[GIVEN DATA Boundary: Start]
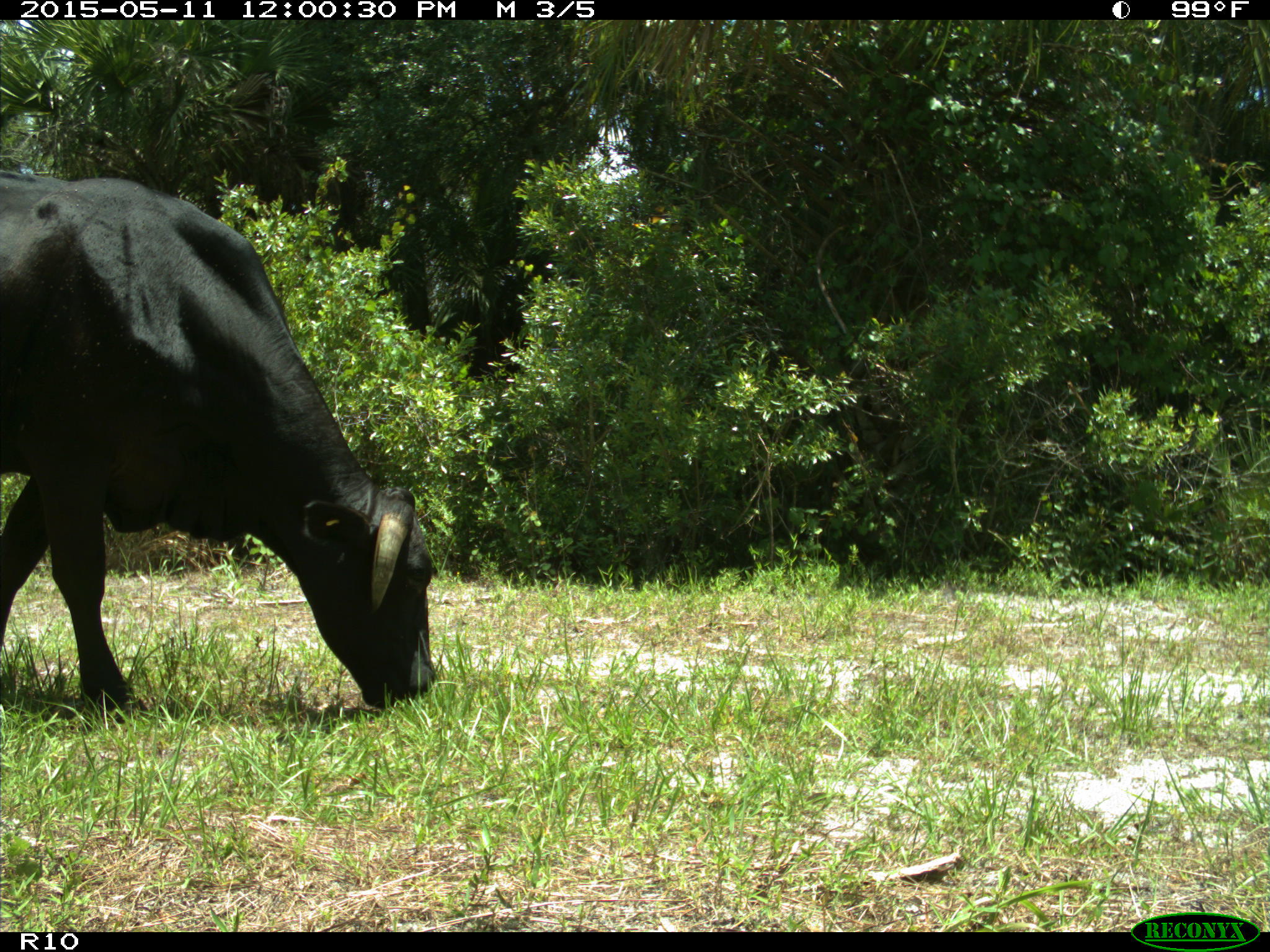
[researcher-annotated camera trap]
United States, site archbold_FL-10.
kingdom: Animalia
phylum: Chordata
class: Mammalia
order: Artiodactyla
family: Bovidae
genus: Bos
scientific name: Bos taurus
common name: domestic cow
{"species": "Bos taurus (domestic cow)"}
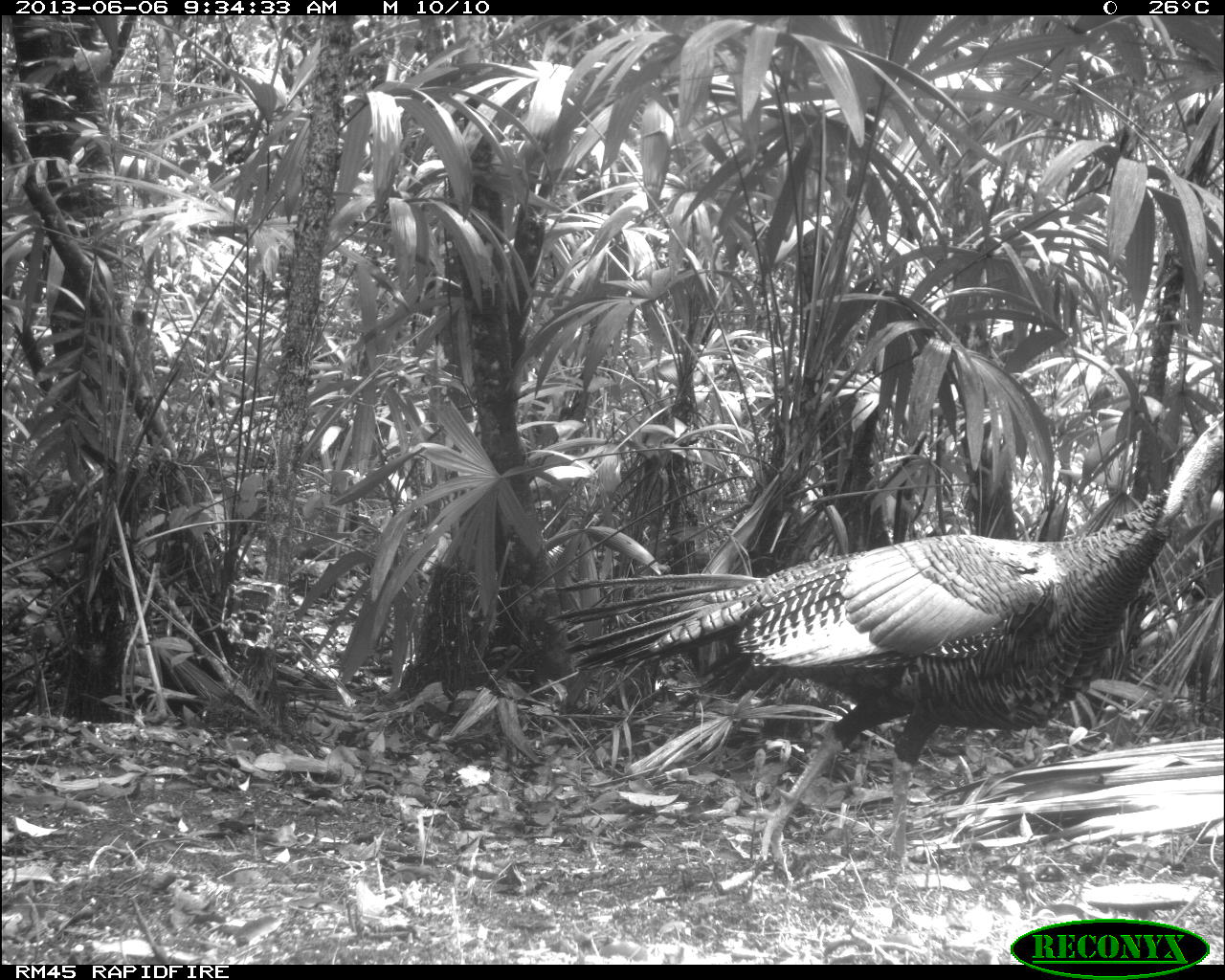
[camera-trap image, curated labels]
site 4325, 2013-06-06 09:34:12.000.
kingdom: Animalia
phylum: Chordata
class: Aves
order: Galliformes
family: Phasianidae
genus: Meleagris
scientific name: Meleagris ocellata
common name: ocellated turkey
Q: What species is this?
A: Meleagris ocellata (ocellated turkey).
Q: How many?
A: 1.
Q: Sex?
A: Male.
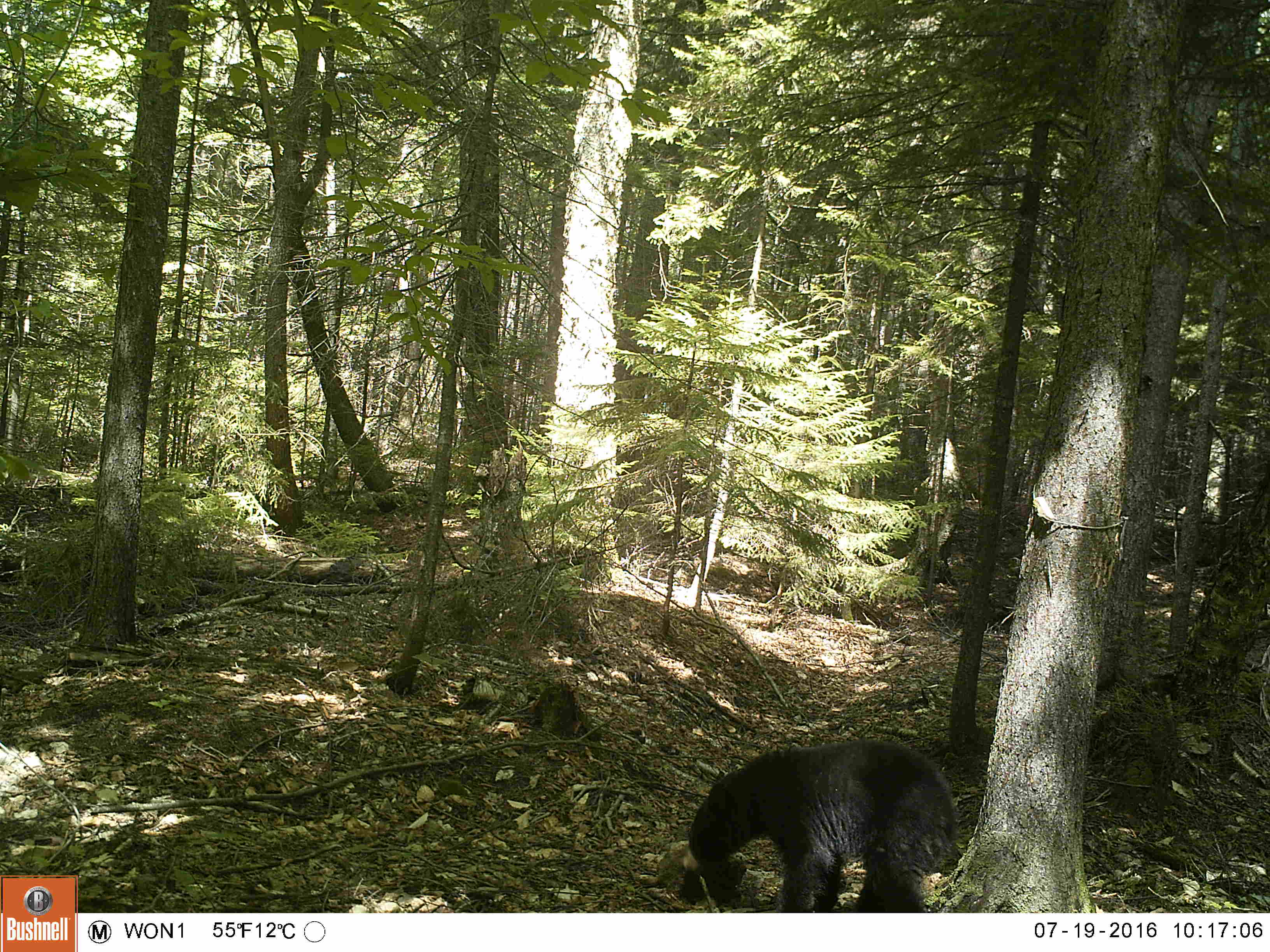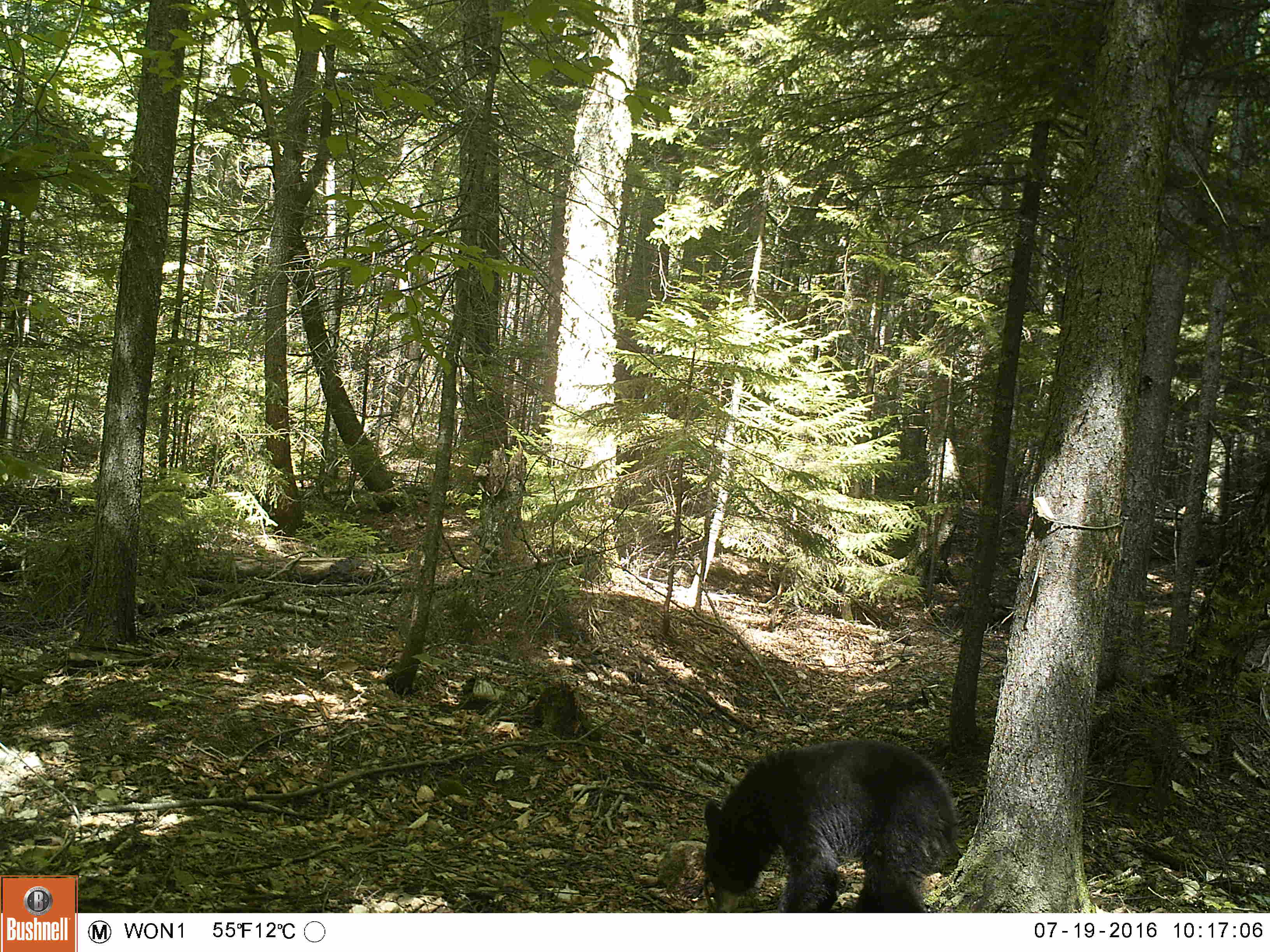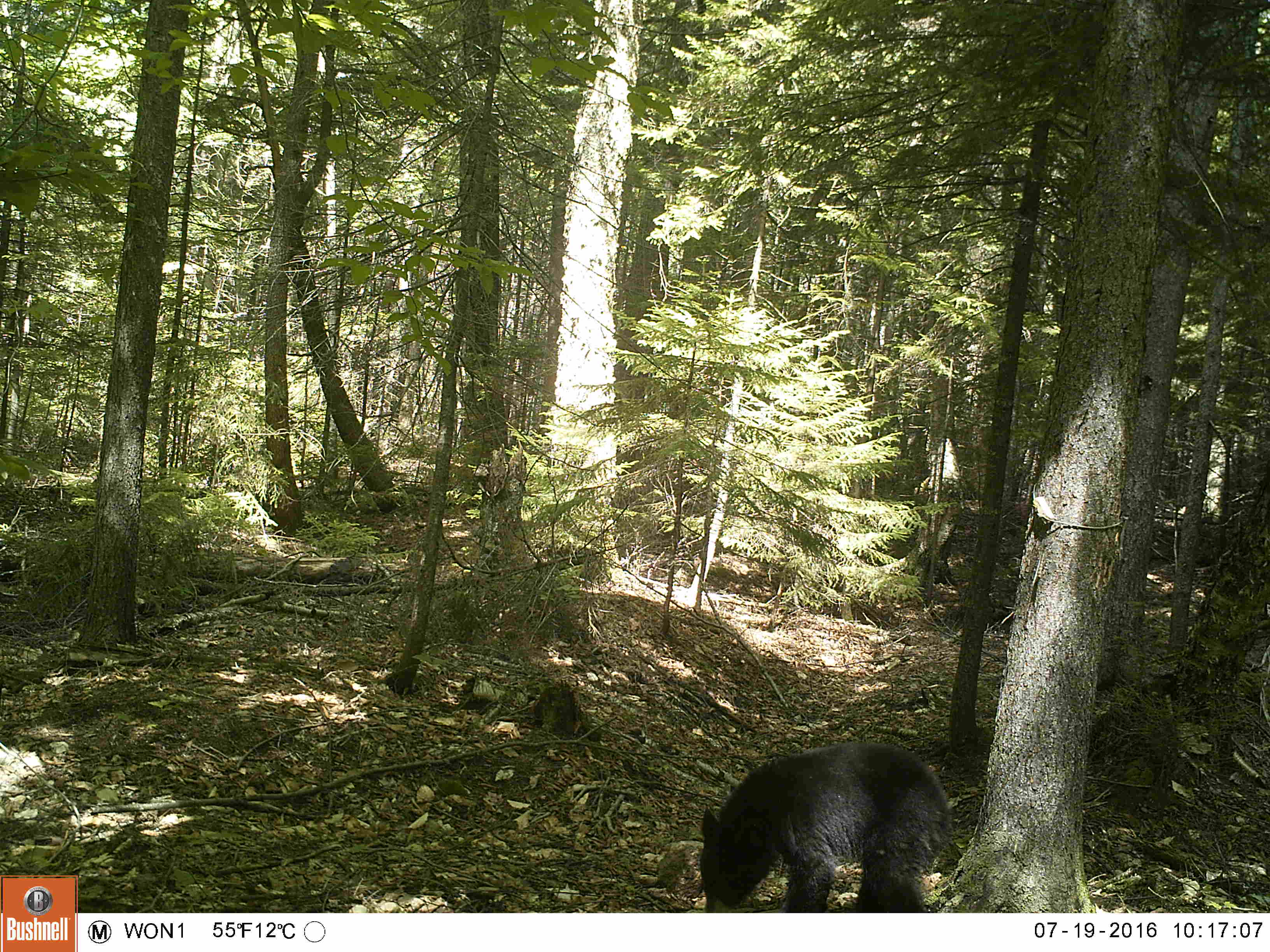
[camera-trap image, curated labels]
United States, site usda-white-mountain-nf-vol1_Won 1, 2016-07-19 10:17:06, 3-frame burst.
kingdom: Animalia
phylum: Chordata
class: Mammalia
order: Carnivora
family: Ursidae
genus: Ursus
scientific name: Ursus americanus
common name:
[GIVEN DATA Boundary: End]
TASK: Render the records above word for word and leave the pictures out.

PROBLEM SOLUTION:
[researcher-annotated camera trap]
United States, site archbold_FL-10.
kingdom: Animalia
phylum: Chordata
class: Mammalia
order: Artiodactyla
family: Bovidae
genus: Bos
scientific name: Bos taurus
common name: domestic cow
{"species": "Bos taurus (domestic cow)"}
[camera-trap image, curated labels]
site 4325, 2013-06-06 09:34:12.000.
kingdom: Animalia
phylum: Chordata
class: Aves
order: Galliformes
family: Phasianidae
genus: Meleagris
scientific name: Meleagris ocellata
common name: ocellated turkey
Q: What species is this?
A: Meleagris ocellata (ocellated turkey).
Q: How many?
A: 1.
Q: Sex?
A: Male.
[camera-trap image, curated labels]
United States, site usda-white-mountain-nf-vol1_Won 1, 2016-07-19 10:17:06, 3-frame burst.
kingdom: Animalia
phylum: Chordata
class: Mammalia
order: Carnivora
family: Ursidae
genus: Ursus
scientific name: Ursus americanus
common name:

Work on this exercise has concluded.